Cardiotonic Therapeutic for the Acute Myocardial Infarction
Based on the Myogenic Theory as the origin of myocardial infarction we came also to a new therapeutic concept which differs from that hold by the orthodox cardiology and involves the controversial participation of the cardiotonic.
Going from the unstable angina over to the behavior of 1290 patients usually considered as having an acute myocardial infarction from the clinical, electrocardiographical and enzymatic point of view face to intravenous G or K strophanthin or digitalis provided daily for 6 days remarkable aspects were observed as regards its immediate effect on the ECG and in the clinical and enzymatic picture without greater complications.
The behavior of the acute patients treated with cardiotonics was effectively altered and this constitutes a new experience truly different owing to the obvious behavioral transformation making us call this situation as clinical infarctioning picture, a condition which may lead to infarction but which may also be interrupted and even avoided.
The upkeep of these cases with an oral cardiotonic - digitalis or proscilaridine - in association with a coronary dilator has revealed itself calm and stable. Owing to the myocardial effects set forth through the enzymatic peaks, we can thus identify as an avoided infarction in 20% of cases with no or slight registry of enzymatic peaks lower than two times the normal higher parameter, interrupted in 47% with peaks lower than three times the normal parameter, and as an declared infarction all those which excel this index (33%).
The study of these results brings the belief that the cardiotonic acts as a protector of the myocardium in the infarctioning clinical condition where there is predominance of the regional myocardial failure instead of the highly divulged post-thrombotic myocardial necrosis. The cardiotonic used routinely in the infarctioning picture seems to have a protective action on the myocardium which may be seen specially through the following prompt effects:
a) optimal receptivity by the infarctioning myocardium even in presence of alarming initial electrocardiographic patterns.

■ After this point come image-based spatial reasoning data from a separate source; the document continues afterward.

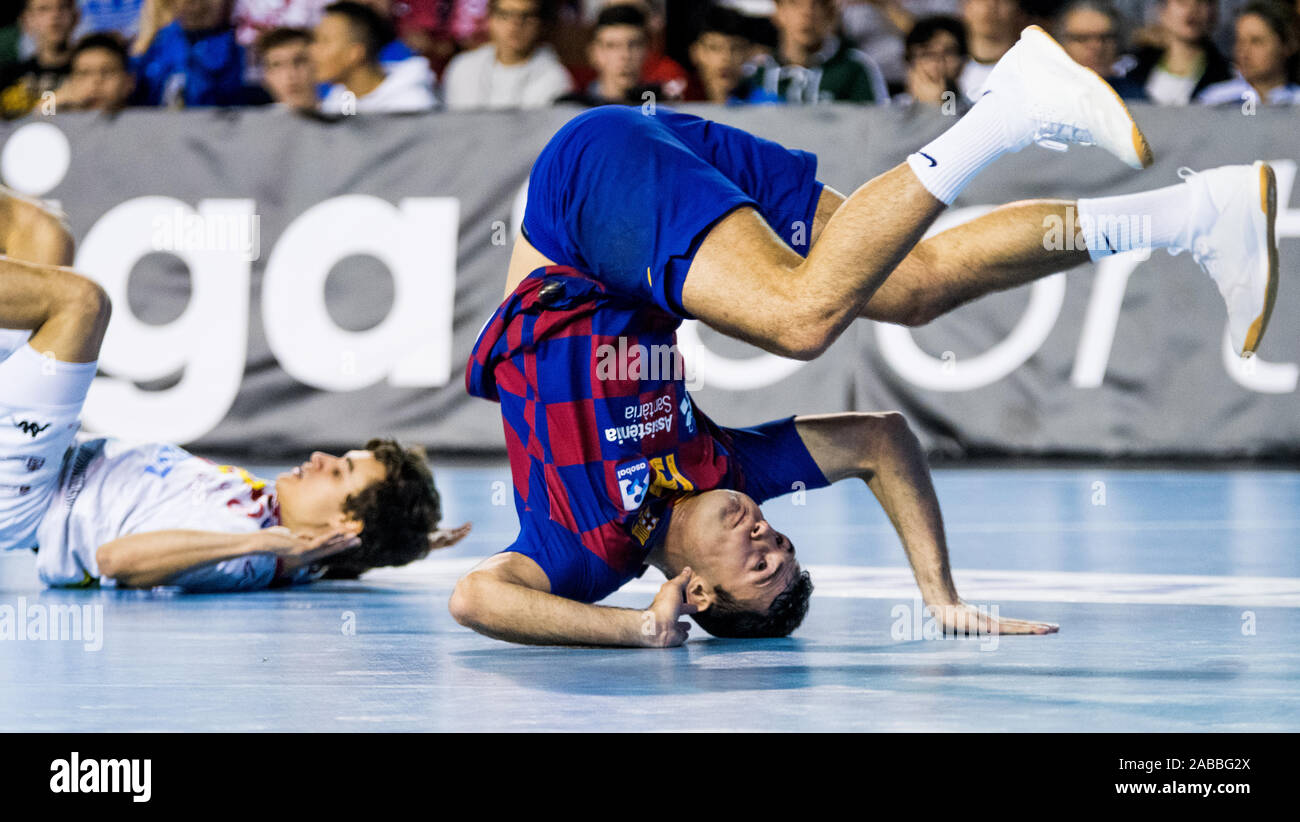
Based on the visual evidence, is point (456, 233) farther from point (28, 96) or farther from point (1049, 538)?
point (1049, 538)

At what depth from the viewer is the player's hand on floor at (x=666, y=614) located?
407 cm

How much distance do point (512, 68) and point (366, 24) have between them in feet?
2.96

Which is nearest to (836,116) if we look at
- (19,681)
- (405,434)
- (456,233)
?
(456,233)

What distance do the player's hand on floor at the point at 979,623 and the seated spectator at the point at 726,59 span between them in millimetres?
5374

b) marked decrease of the period of pain.
c) regressive features and easy electrocardiographic reversibility, even of the Q and QS deflections.

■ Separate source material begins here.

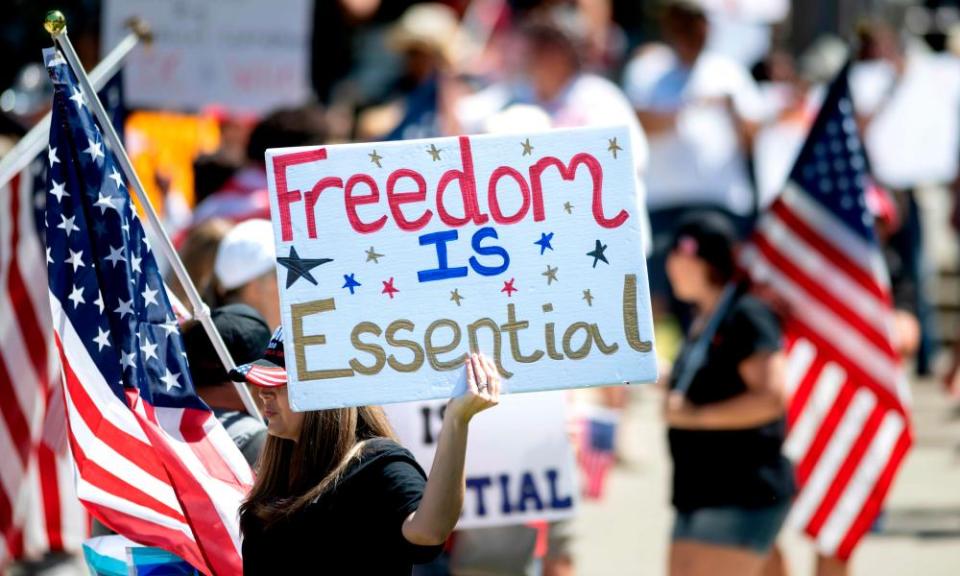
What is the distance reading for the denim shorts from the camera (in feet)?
21.0

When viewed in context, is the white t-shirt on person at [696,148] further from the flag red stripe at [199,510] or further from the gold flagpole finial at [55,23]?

d) low incidence of arrythmias.
e) usual incidence of partial and total atrioventricular block.
f) low incidence of heart failure.
g) low incidence of cardiogenic shock (2%).
h) lowering of the peaks of graded enzymatic reactions and fast return to normalcy < 3xN in 67% of the cases as arrested infarction and > 3xN in 33% of the cases as declared myocardial infarction.
i) low mortality rate (12.2%).
After 1972 when we started the use of cardiotonics for the acute myocardial infarction we established an early and sure deambulation for our patients, which was revolutionary at that time.
The deambulation for patients with the infarctioning picture as arrested or avoided takes place in the 5 th day and in the declared infarction it takes place in the 10 th day. The discharge of patients from hospital is realized one day after.
The mortality rate related with the early deambulation was 0.4 % in the 1290 fore mentioned patients.